Which is why the professional surfers suggest that manufacturers come up with some sort of universal safety-release mechanism. At the moment, every brand has their own system for allowing riders to separate themselves from their kite in an emergency. "But it should be the same sort of handgrip for everyone, so that you can do this (release yourself) by reflex," Jensen argued. "After all, the brakes are always in the same place in a car."
Jensen himself has experienced the bloody dangers of kite surfing. You can actually find pictures of the hole he tore in his derriere online. He's laughing about it in the YouTube video but it looks nasty. It happened last autumn. Jensen was trying to do a "grind" -- a trick from skateboarding that involves sliding ones' board across a railing or some other solid obstacle -- over an old metal railing, part of an old swimming platform off the beach at Fehmarn. "What you do is jump your board onto a railing and let it slide along. But suddenly there was a screw there that I hadn't seen beforehand," Jensen explained. A visit to the doctor and 16 stitches later, his rear end was whole again.
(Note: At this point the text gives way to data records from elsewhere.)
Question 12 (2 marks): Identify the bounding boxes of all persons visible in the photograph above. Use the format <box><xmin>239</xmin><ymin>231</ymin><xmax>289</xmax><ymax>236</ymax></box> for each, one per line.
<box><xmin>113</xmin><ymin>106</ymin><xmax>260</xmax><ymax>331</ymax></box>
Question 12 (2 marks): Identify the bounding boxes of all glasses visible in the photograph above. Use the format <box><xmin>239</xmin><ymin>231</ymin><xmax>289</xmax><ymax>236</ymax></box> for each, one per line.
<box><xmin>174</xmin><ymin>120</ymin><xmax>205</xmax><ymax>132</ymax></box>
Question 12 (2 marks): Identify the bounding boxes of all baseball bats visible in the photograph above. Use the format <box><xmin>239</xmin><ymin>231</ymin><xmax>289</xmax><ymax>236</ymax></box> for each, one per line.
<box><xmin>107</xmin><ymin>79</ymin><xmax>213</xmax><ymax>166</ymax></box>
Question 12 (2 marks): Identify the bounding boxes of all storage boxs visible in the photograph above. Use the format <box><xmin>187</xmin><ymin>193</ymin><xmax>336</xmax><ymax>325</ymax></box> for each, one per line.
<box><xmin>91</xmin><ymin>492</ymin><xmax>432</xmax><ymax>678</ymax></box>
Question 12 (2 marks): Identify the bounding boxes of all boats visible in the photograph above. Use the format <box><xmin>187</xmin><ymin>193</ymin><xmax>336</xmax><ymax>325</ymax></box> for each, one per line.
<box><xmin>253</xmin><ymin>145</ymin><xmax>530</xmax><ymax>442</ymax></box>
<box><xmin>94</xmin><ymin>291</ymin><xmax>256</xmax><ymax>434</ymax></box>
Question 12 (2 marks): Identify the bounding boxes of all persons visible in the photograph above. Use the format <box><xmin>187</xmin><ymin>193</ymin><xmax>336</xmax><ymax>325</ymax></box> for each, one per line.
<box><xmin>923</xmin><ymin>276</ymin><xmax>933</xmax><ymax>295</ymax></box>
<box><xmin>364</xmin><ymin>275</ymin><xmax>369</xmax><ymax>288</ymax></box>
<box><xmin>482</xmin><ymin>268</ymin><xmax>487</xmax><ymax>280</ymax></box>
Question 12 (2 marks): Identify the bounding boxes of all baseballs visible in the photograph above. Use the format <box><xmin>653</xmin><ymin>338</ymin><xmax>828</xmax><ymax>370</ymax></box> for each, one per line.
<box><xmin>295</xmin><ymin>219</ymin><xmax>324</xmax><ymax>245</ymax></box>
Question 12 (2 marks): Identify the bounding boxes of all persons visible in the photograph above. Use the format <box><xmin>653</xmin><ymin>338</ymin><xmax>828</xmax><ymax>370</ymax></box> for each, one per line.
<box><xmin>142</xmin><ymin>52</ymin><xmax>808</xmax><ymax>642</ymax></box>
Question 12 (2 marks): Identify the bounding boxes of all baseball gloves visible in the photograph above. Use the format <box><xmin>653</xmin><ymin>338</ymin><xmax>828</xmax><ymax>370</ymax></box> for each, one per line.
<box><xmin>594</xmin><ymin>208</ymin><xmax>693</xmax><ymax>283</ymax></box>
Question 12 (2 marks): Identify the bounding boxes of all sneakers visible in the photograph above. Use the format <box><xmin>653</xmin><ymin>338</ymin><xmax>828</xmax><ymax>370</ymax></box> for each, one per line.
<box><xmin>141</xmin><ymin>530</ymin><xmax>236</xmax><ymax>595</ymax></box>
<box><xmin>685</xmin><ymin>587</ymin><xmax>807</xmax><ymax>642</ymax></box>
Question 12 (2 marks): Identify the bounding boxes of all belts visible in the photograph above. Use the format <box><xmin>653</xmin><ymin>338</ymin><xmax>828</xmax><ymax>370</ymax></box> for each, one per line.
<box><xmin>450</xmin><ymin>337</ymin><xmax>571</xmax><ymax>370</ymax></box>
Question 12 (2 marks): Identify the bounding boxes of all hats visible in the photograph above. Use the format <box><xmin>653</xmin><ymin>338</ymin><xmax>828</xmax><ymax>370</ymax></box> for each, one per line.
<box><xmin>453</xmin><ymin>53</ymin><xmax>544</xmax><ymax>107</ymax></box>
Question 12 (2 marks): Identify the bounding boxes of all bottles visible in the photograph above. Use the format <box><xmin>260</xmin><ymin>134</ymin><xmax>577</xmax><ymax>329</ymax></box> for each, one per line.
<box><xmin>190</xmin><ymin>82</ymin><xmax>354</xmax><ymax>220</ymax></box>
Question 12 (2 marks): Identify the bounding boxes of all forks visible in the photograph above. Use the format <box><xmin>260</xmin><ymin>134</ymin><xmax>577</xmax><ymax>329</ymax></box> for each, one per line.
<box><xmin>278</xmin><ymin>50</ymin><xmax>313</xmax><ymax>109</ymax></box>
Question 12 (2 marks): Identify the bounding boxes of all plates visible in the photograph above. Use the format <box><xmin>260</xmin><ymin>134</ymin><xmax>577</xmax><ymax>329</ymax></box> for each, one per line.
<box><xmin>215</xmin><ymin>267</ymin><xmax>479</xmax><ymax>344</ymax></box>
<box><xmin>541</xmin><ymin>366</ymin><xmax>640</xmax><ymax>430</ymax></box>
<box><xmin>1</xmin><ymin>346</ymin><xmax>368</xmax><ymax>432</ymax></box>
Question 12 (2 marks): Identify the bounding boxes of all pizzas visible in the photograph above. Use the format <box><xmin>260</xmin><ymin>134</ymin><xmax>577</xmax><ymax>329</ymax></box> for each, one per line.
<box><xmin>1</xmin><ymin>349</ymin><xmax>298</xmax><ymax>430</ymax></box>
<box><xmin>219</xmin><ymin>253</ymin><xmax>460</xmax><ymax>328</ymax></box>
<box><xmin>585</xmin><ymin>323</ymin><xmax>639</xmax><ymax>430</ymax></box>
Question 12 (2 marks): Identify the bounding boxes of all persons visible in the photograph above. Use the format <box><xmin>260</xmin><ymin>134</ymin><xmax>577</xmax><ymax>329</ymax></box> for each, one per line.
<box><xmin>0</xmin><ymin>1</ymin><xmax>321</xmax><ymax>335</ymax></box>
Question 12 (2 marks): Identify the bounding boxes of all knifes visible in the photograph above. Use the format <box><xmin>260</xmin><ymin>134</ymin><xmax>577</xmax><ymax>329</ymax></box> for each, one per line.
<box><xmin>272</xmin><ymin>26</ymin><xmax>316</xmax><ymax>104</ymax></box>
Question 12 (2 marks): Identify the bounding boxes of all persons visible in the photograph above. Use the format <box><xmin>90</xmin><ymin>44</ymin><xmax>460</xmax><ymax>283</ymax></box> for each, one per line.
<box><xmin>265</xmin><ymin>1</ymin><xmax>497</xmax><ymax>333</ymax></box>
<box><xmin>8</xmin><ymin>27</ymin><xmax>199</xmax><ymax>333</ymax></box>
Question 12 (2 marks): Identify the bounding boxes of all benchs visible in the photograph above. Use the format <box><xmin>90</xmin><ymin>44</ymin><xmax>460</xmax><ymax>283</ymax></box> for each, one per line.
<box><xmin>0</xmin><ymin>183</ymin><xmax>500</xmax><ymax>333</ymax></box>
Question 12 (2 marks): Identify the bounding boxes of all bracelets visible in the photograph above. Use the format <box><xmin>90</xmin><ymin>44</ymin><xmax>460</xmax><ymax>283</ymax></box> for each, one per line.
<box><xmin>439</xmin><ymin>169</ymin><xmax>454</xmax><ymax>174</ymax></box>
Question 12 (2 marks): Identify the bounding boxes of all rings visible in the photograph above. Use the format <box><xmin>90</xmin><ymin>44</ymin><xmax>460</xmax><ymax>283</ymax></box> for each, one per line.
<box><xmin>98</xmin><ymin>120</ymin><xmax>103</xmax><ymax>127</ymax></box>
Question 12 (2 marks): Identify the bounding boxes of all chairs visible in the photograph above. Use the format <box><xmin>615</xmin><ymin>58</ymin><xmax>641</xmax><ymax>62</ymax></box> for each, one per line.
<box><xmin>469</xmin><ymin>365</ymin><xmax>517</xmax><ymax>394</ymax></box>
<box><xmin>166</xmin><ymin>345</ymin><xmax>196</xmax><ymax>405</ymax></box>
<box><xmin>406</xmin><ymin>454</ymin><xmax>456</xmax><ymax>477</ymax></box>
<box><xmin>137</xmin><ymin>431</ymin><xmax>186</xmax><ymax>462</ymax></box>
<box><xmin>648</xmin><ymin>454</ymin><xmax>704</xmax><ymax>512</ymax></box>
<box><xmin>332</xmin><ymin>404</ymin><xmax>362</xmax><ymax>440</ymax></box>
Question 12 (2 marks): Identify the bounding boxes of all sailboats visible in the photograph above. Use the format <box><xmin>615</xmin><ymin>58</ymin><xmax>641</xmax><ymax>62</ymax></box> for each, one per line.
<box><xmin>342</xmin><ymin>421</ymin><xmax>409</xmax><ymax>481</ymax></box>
This autumn, Jensen is going to need that rear end -- to sit on. He will be starting an engineering course at university. And obviously he'll be studying in Kiel, the capital of the northern state of Schleswig-Holstein, which also happens to be the capital of German kite surfing. So, afternoons will be spent on the Baltic Sea beaches, then? Jensen shook his head. "I need to take my studies seriously. I've been going so hard with kite surfing up until now that it's no contest as to which comes first."
But no matter what he says, it seems he cannot stay away from wind and water. His dream job: to work for German company Enercon, where he's just applied to do an internship. And what do they do? Among other things, the company, a world leader in wind energy, build off-shore wind farms. Of course.